● **MATERIALS PROVIDED**
■ ■ ■ ■ ■ ■ ■

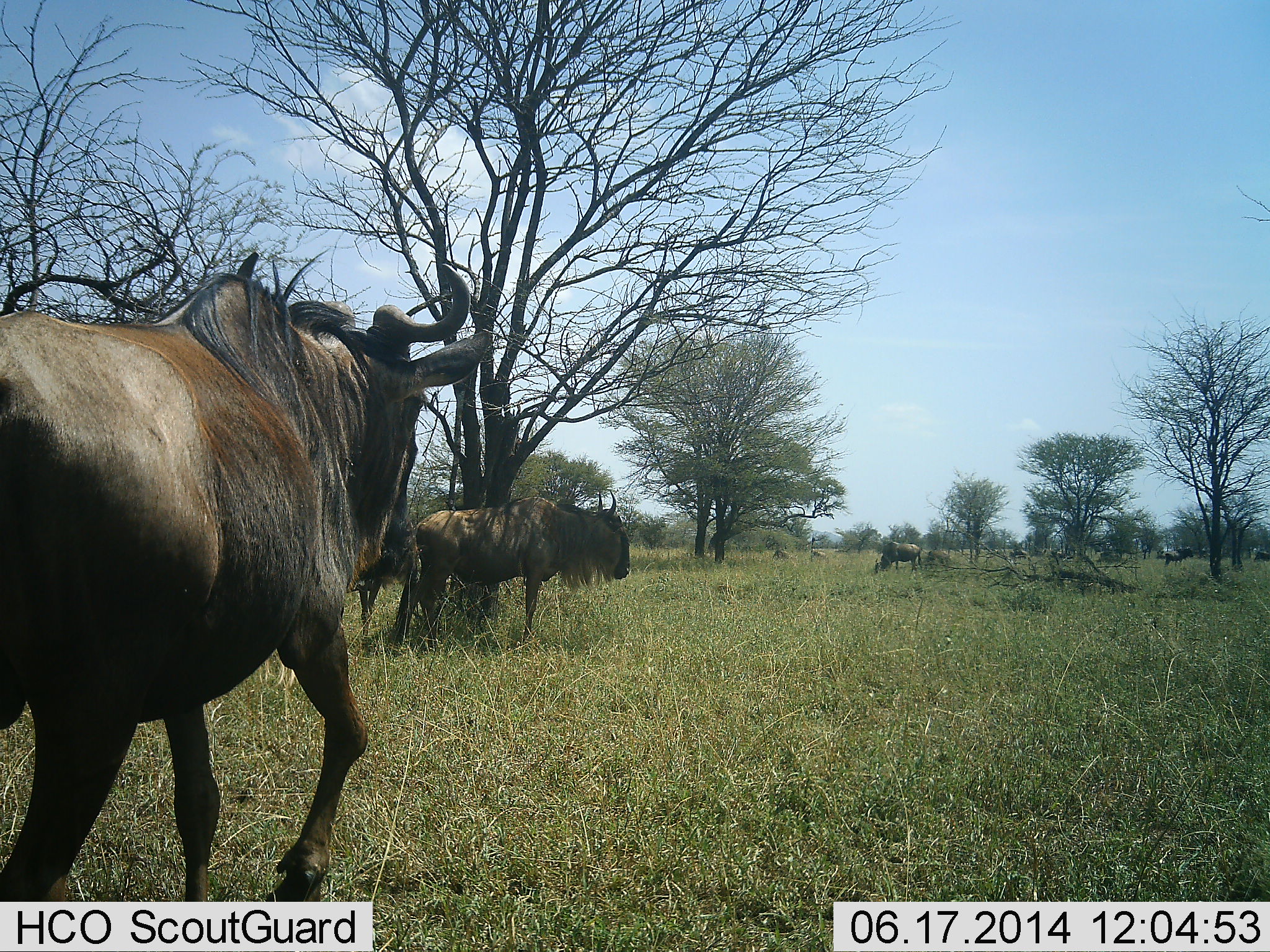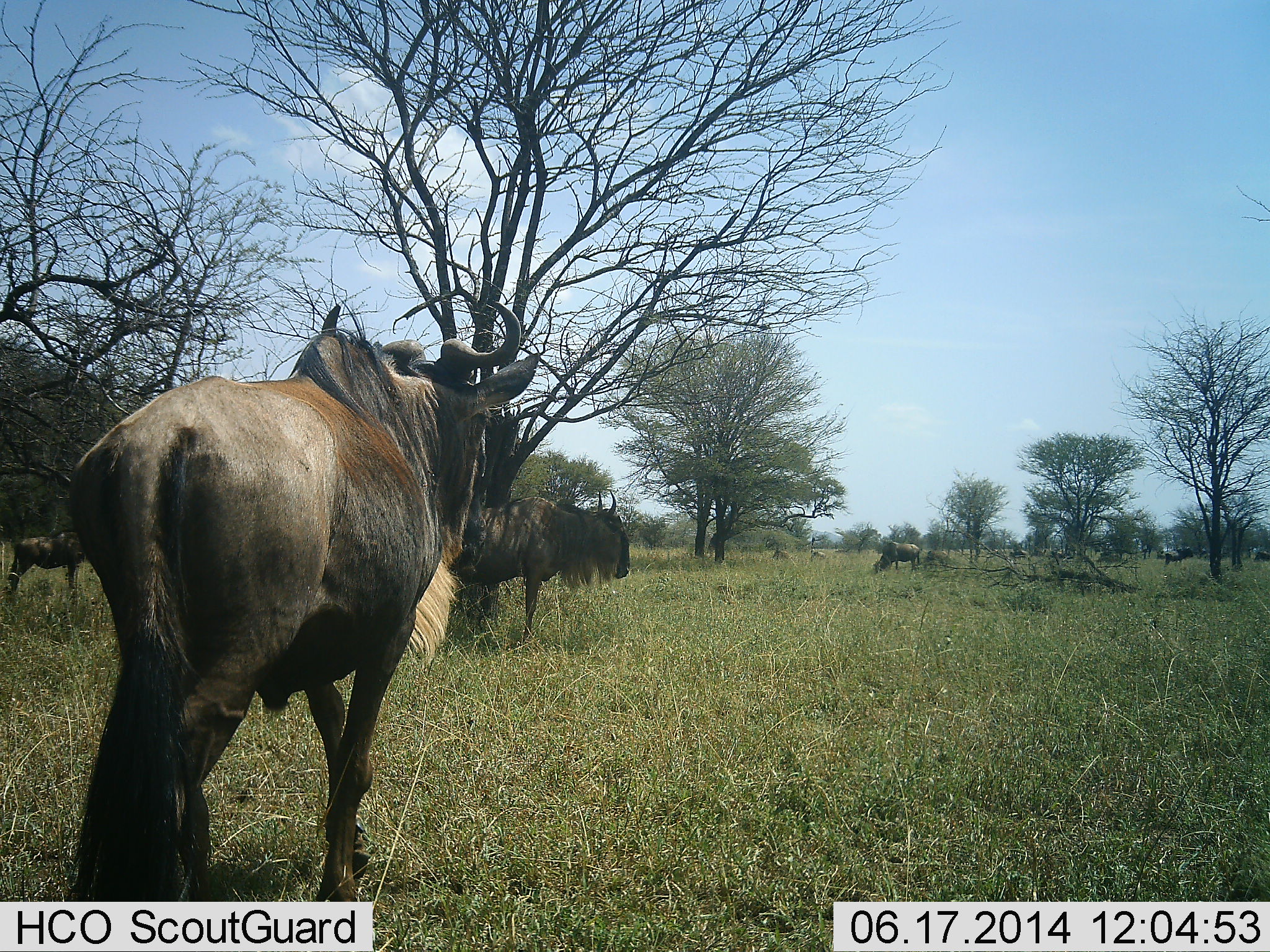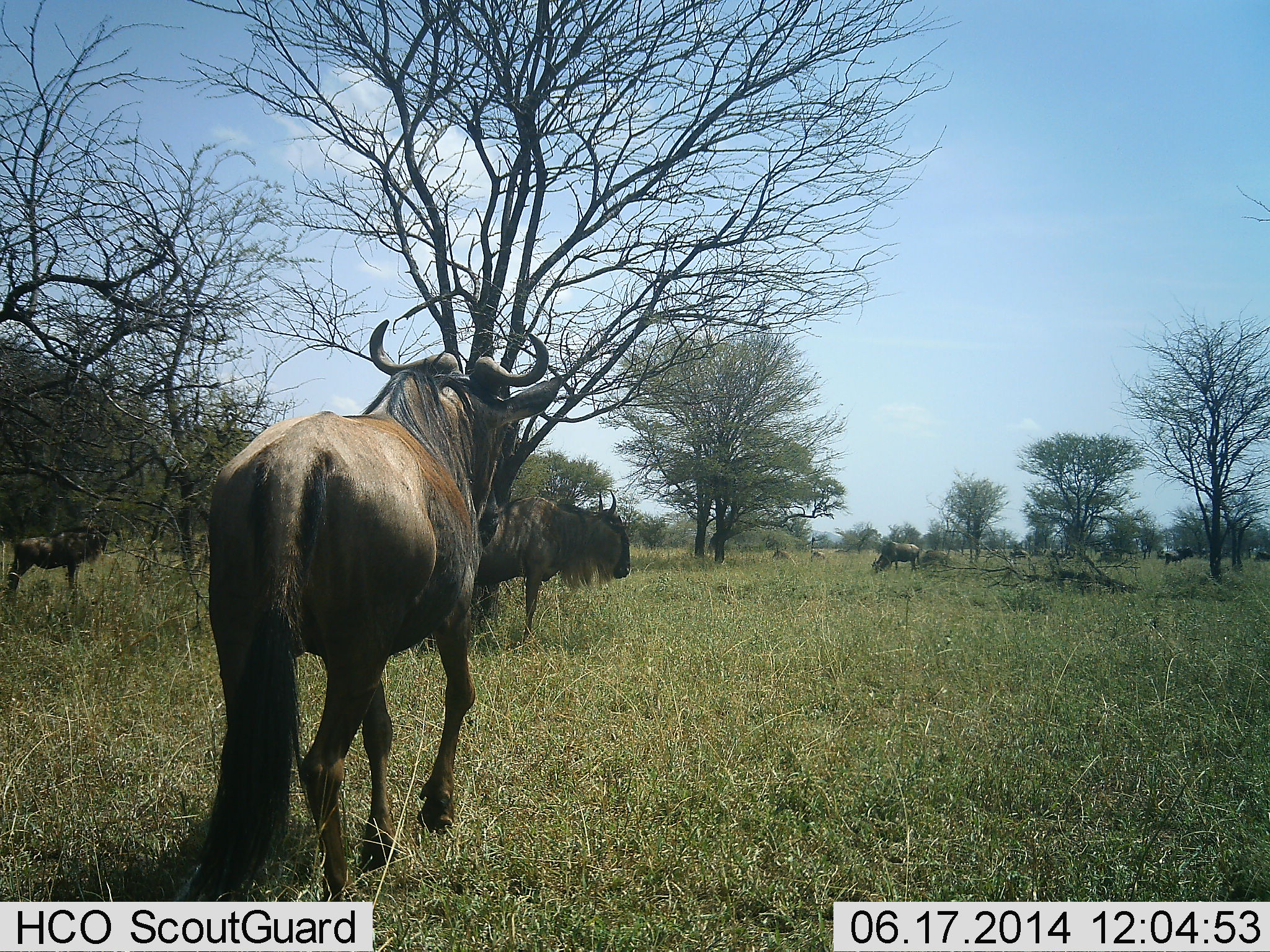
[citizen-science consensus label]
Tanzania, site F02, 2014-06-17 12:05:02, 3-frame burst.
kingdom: Animalia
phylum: Chordata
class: Mammalia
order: Artiodactyla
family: Bovidae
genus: Connochaetes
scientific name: Connochaetes taurinus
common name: blue wildebeest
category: wildebeest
Wildebeest (blue wildebeest) (Connochaetes taurinus), count 4. Behavior (volunteer vote fractions): standing 90%, resting 0%, moving 100%, interacting 0%. Young present (vote fraction): 0%. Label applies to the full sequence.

■ ■ ■ ■ ■ ■ ■

All entries above should be returned exactly, apart from their pictures.

● **SOLUTION FOR THIS PROBLEM**
[citizen-science consensus label]
Tanzania, site F02, 2014-06-17 12:05:02, 3-frame burst.
kingdom: Animalia
phylum: Chordata
class: Mammalia
order: Artiodactyla
family: Bovidae
genus: Connochaetes
scientific name: Connochaetes taurinus
common name: blue wildebeest
category: wildebeest
Wildebeest (blue wildebeest) (Connochaetes taurinus), count 4. Behavior (volunteer vote fractions): standing 90%, resting 0%, moving 100%, interacting 0%. Young present (vote fraction): 0%. Label applies to the full sequence.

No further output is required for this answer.